The general swallowed again and took a deep breath. They had time now. Not much. But they had no better way to use it.
“I don’t know what to tell you, sir,” Alice responded painfully. “The pilot was very good. The copilot was the daughter of one of my best friends. You knew him. General Moreau. Devoted his life to this, convinced like all of us that we could prevent it by keeping it ready. That’s a tough mistake to take upstairs, too… ” Alice found it almost impossible to continue, his voice dropping off to a whisper. “What can I tell you? They weren’t average, whatever the hell that means. They weren’t that special, whatever that meant in our world… Does it make any difference?”
The clocks ticked past 2038.
“Why?” the President asked. “Why did they do it? Scared—?”
Alice suddenly flared in uncontrollable anger and hurt. “Scared? You’re damned right they were scared! Just like I’m scared! Just like you’re scared, the Premier’s scared, the whole fucking world is scared out of its wits! You want me to say they were cowards? Cowards, sir? Heroes, sir? Mad, sir? Sane, sir? How the hell do I know?!” Alice broke it off just as suddenly. “They gave us a glimmer of hope, Mr. President,” he added softly.
“That’s why I wanted to know, general.” The President sighed. “They gave us, for whatever reason, more than I gave. That’s a heavy one to carry, too.”
Alice paused. Suddenly he felt as if he had no time and all the time in the world. “Mr. President?”
“Yes, general.”
“I saw General Moreau a month ago. I thought he was growing senile. He said we were losing.”
The President bristled slightly. He had built every weapon the military wanted. He drew a deep breath. Every weapon you wanted, too, buster, he said to himself. “Losing,” he said quietly. “To the Soviets?”
“To the system, sir.”
At 2039 Zulu a series of explosions occurred almost unnoticed in the wastelands of eastern Kazakhstan. The world’s sensing devices did not record them, and their relevance would have been puzzling in any case. The ground-burst explosions carved craters nearly a kilometer wide and more than fifty meters deep in the place known as Zhangiztobe. Of the crews of the two Backfire bombers flying over the isolated region, one intentionally failed to pull up and out. The other flew home.
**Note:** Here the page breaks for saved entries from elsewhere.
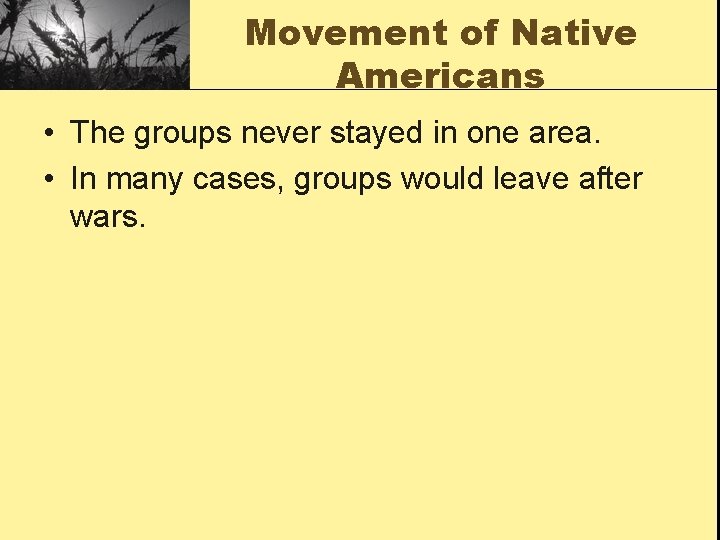 Movement of Native Americans

• The groups never stayed in one area.
• In many cases, groups would leave after wars.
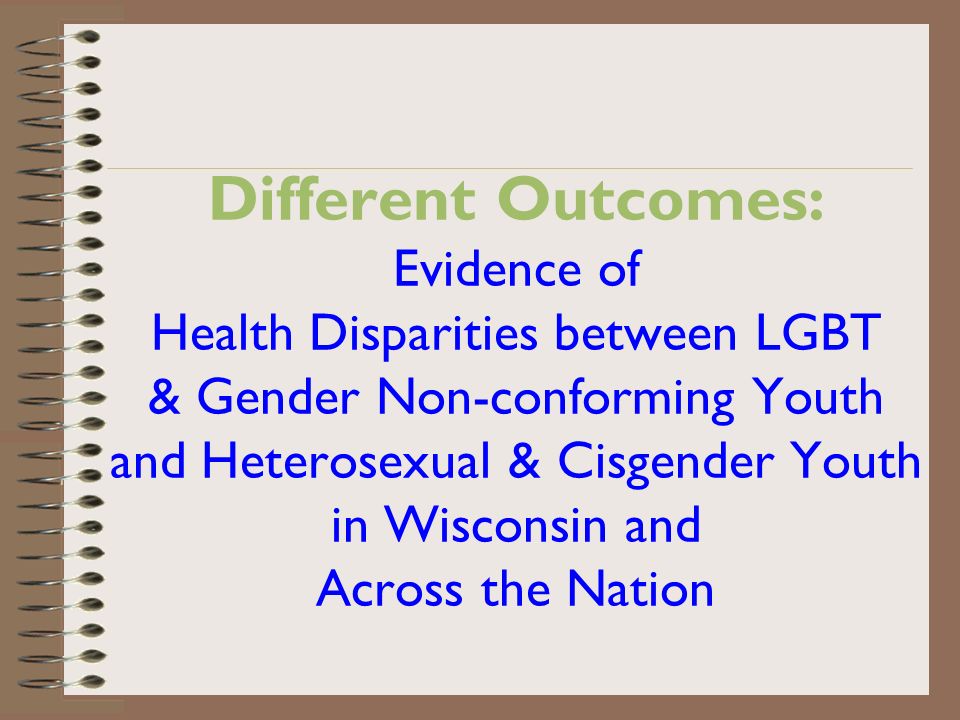 Different Outcomes:
Evidence of
Health Disparities between LGBT & Gender Non-conforming Youth and Heterosexual & Cisgender Youth in Wisconsin and Across the Nation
Condor and the Librarian calmly supervised the methodical tap-tap-a-tap of authenticator codes soaring upward toward two Soviet satellites orbiting over the earth and back downward toward two American aircraft orbiting over the oceans. The clock read 2039 Zulu, the codes more than half delivered, when they looked at each other in confusion. They felt the sharp lurch of their command plane as it banked hard left.
At 2039 Zulu, Alice withdrew the cigarette from the cranny above his ear. The general’s reach was subconscious, so mesmerized was he by the marvelous aircraft racing untouchably ahead of him. In some deep and entrenched way, he admired the pilot who was beating him. The man was so good, trained to be entrusted with the President of the United States, trained to lose an eye to a manmade sun and blithely take the protective patch off his good eye, exposing it so he could fly onward, the President secure.
Behind the two aircraft, in the late afternoon, the winter sun was setting again now, casting fiery beams across the white plateau of clouds through which the fruitless chase continued. The E-4’s wing sliced gracefully through a pink cotton-candy cloud bubble, cut majestically through the ebbing blue of a fading day, dashed easily toward the darkness of a last night.